Not too long afterward, I began playing hooky on my graduate work in poetry, sending oddly shaped prose items to the little book’s affiliated website. Improbably, one after another, they were accepted. One of the first readings I ever gave was at the old McSweeney’s storefront in Brooklyn, a one-table imitation restaurant in a vitrine backed by a pulpit in which I stood and read. I could do this again, I thought immediately after finishing.
Dave Eggers insisted I write a story for The Better of McSweeney’s, which collected stories from the first ten issues of the magazine. He printed it on the book’s spine. Then he insisted I write a collection. I did, and he published it, my first book of prose, something I thought would be an aberration but instead opened a door for me, and through it I walked. When he asked me to write a fable, I said I just couldn’t do it, but with his encouragement and editorial wisdom I did, and he published that, too.

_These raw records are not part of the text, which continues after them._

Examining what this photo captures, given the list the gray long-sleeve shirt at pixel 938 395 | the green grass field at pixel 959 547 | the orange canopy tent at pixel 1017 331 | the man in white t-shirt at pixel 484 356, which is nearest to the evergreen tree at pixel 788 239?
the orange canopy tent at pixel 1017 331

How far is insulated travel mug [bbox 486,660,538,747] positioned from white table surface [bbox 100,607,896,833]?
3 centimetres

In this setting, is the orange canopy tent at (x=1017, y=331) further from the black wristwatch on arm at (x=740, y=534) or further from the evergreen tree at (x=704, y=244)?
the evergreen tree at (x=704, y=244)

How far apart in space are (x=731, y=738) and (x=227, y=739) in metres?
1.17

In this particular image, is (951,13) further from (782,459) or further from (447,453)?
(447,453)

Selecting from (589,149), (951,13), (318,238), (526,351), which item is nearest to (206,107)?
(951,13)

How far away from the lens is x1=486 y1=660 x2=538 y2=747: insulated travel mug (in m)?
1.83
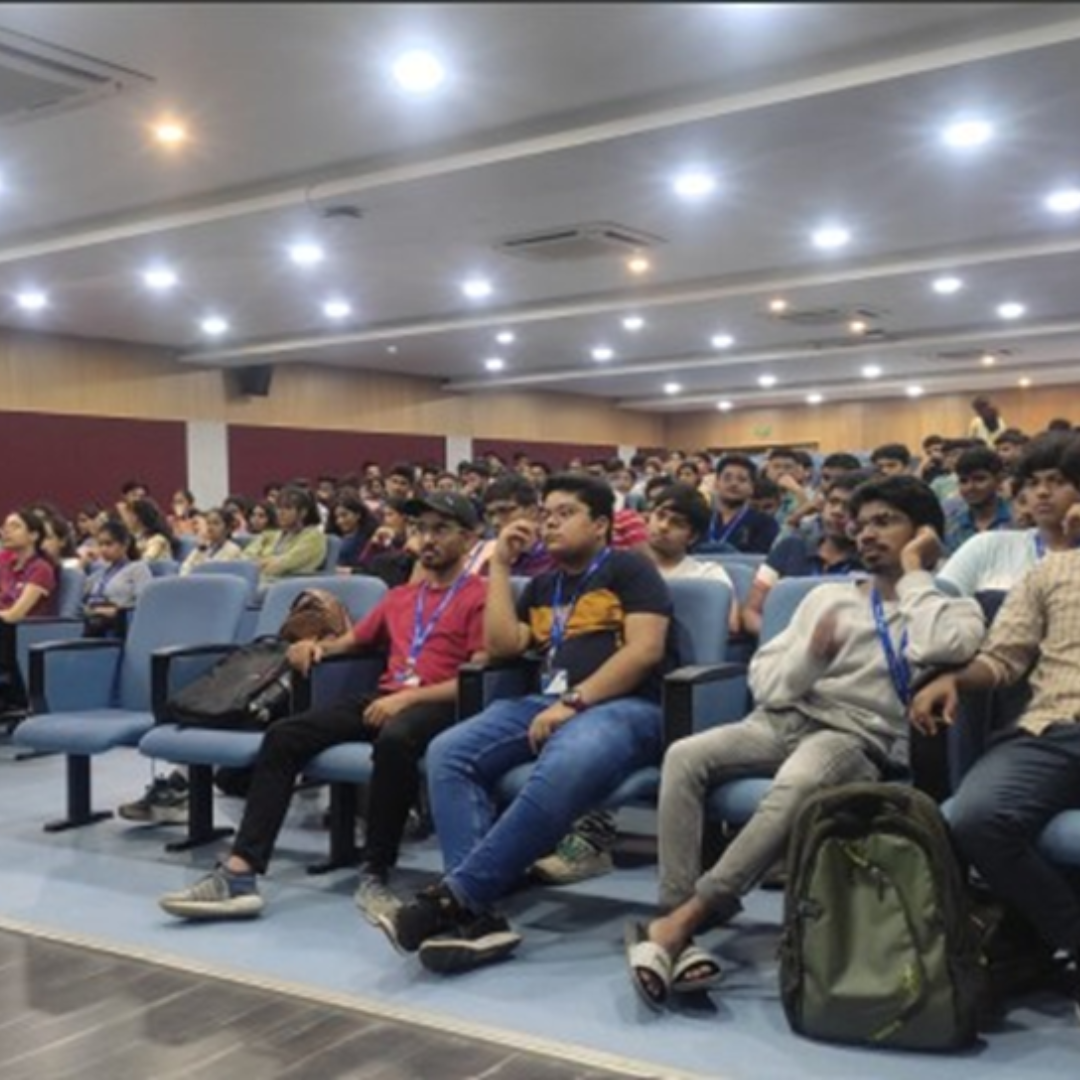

You will see by now that I would not be the writer I am today without McSweeney’s.
But you’re just one person, you might say. Hardly a miracle. Oh? Consider, also, this: Somehow, every few years, a McSweeney’s project spins off into an independent organization that improves lives around the world: The Valentino Achak Deng Foundation. 826 Valencia. The Voice of Witness project.
How can one group do so much? And how, please, try to explain, can it be possible that almost twenty years later, the McSweeney’s empire still manages to lead us into previously unimaginable situations of writing, art, design, performance, politics, and service?
It’s a simple formula: A collaborative faith in the improbable. McSweeney’s continues to function as if a thousand visionaries asked, Why not this? Why not, indeed?
It matters to me that whatever happens, the people of McSweeney’s—including me and you—will continue to care about beauty, truth, kindness, justice, reason, and other things the world needs more of. I am grateful McSweeney’s is still here, still challenging and informing and consoling us more than ever.